Start EXTRACT

Stupid question

Hi everyone, lowly Puccini + Clock owner here (but I still love it!!!)

I’d really like to ditch the disk. First, I am an environmentalist and hate the idea of supporting more plastic. Second, I love the elegance of bits, and accordingly, the cleanness of the Bartok and Rossini DACs.

Most, if not all, reviews, claim that the spinning disk still outperforms the all digital route, assuming the same equipment, e.g. (disk in Rossini player) versus (ethernet + Rossini DAC)

As an engineer, admittedly a poor one, this makes no sense to me. Spinning a disk, reading the disk, and feeding the bits to the DAC is a mechanical+digital path that should underperform a pathway that is solely digital.

What am I missing?

Thanks in advance for entertaining my basic question, and greeting from NYC.


When people say the spinning disk outperforms the digital route, they talk about the vinyl disk.



You will find several reviews of e.g the Vivaldi stack where the reviewer says it is the first time that they have heard file replay compete with ( silver) disc replay . Like this one ( para.4):

There are just so many things that can go wrong with playing either source. It is not just a question of moving data from A to B. For example precisely when the data is moved and processed is a major issue . I recall the original white paper that dCS issued way back before the turn of the century where they point out that you need to process the correct sample . An incorrect sample includes one that otherwise would be correct but is at the wrong time. This is an issue that particularly affects digital sound as mistiming distorts the required waveform. Further ears do not have an equivalent to persistence of vision, the latter allowing text or other images to be built up gradually on a screen without our being aware of the process.

Computer based reply of digital music files may not be able to provide timing that is synchronised with the processing of the DAC i.e. it is isochronous rather than the preferred asynchronous.

End EXTRACT
Start EXCERPTED RECORDS

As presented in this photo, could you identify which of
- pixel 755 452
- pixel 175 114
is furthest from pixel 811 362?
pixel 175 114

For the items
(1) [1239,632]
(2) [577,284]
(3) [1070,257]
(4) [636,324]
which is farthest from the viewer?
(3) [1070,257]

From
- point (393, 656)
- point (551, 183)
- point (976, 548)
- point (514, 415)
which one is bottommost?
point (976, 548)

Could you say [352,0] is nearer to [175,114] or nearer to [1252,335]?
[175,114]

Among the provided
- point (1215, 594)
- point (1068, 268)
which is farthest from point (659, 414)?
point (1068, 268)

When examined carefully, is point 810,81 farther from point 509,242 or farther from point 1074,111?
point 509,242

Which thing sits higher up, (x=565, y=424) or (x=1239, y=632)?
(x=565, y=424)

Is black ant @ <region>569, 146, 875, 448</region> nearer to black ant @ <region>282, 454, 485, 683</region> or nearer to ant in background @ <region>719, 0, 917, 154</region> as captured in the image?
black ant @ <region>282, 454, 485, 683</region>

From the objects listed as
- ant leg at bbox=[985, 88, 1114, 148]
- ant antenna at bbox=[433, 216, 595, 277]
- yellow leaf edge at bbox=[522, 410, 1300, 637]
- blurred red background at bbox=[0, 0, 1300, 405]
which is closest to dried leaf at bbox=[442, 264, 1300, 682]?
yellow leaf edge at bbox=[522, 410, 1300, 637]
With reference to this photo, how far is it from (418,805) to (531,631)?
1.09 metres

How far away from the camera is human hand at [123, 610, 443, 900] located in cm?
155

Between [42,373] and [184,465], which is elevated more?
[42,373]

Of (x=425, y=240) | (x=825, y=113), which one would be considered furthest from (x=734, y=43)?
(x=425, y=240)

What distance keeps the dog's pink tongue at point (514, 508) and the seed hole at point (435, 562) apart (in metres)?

End EXCERPTED RECORDS

TASK TO CARRY OUT:
Rewrite the part of the forum thread about disc playback that begins at "Hi everyone, lowly" and stops after "is solely digital.", changing every "Rossini" to "Paganini".

COMPLETED EXERCISE:
Hi everyone, lowly Puccini + Clock owner here (but I still love it!!!)

I’d really like to ditch the disk. First, I am an environmentalist and hate the idea of supporting more plastic. Second, I love the elegance of bits, and accordingly, the cleanness of the Bartok and Paganini DACs.

Most, if not all, reviews, claim that the spinning disk still outperforms the all digital route, assuming the same equipment, e.g. (disk in Paganini player) versus (ethernet + Paganini DAC)

As an engineer, admittedly a poor one, this makes no sense to me. Spinning a disk, reading the disk, and feeding the bits to the DAC is a mechanical+digital path that should underperform a pathway that is solely digital.